Tyson Foods, Inc. provided tours of two production plants in Northwest Arkansas on Friday, April 24 to state and federal health officials to outline the safety measures and social distancing efforts in place at Tyson facilities.
Plant managers led extensive tours of the company’s Berry Street plant in Springdale, Ark., and Chick-N-Quick plant in Rogers, Ark.
Attending the tours were:
- Dr. Richard McMullen, state environmental health director and associate director for science, Center for Local Public Health, Arkansas Department of Health
- Dr. Allison James, epidemic intelligence service officer with the CDC
- Pansy James, RN and administrator, Dr.

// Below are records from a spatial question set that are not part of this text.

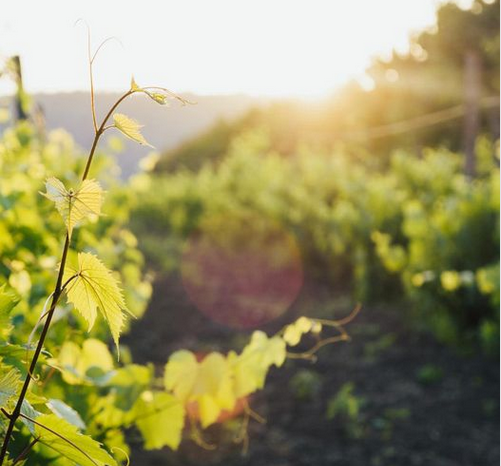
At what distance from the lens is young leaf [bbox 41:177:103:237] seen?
2.01 ft

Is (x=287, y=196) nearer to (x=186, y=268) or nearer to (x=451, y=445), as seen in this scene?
(x=186, y=268)

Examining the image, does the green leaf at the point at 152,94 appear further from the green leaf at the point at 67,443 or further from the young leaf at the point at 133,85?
the green leaf at the point at 67,443

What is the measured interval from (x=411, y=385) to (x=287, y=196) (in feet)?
18.8

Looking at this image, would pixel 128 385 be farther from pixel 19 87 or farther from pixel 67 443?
pixel 19 87

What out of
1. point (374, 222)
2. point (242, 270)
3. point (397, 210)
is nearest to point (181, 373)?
point (374, 222)

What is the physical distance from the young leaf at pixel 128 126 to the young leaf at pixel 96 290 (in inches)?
5.2

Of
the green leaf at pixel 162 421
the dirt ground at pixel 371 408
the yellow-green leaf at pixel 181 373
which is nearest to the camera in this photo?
the yellow-green leaf at pixel 181 373

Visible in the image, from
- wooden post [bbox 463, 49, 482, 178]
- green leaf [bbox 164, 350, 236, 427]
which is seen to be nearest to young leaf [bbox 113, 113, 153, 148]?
green leaf [bbox 164, 350, 236, 427]

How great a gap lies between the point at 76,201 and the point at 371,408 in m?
4.16

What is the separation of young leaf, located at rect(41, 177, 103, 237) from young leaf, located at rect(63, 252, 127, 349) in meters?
0.08

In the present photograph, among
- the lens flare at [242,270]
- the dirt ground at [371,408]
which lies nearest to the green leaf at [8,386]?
the dirt ground at [371,408]

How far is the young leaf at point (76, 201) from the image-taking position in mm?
613

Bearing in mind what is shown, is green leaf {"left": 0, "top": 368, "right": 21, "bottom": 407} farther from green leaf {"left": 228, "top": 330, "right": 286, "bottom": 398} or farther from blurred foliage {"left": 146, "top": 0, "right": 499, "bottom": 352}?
blurred foliage {"left": 146, "top": 0, "right": 499, "bottom": 352}

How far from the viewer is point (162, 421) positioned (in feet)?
4.83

Bates Outreach Clinic, Arkansas Department of Health
- Eldon J. Alik, consul general for the Marshall Islands Consulate General Office of Arkansas
- A private primary care physician from Northwest Arkansas
Officials on the tour observed numerous health and safety measures the company implemented to combat the spread of COVID-19, including widespread use of hand sanitizer stations and employees’ temperatures being taken prior to entering the facility via thermal scanners.

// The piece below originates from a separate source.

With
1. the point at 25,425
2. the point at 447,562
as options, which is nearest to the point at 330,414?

Also highlighted were social distancing measures that Tyson has put in place, including the designation of social distancing monitors (individual employees whose responsibility is to prompt compliance with recommended distancing), dividers between workstations on the plant floor and at breakroom tables, and tents for additional breakroom space outside.
All Tyson employees are required to wear surgical masks. The company provides each employee with a new mask at the start of his or her shift. The company started an intense effort to secure an ample supply of face coverings even before the CDC recommended their use, even chartering a cargo plane from China to obtain the masks.
“Tyson is taking measures to protect its team members, and anywhere people were in close proximity they have barriers between workers, and they were well spaced,” said Dr. Richard McMullen, state environmental health director, Arkansas Department of Health. “Everyone was wearing masks and it was very well done. Tyson is an industry leader and these measures are an opportunity for others to learn best practices to keep employees safe.”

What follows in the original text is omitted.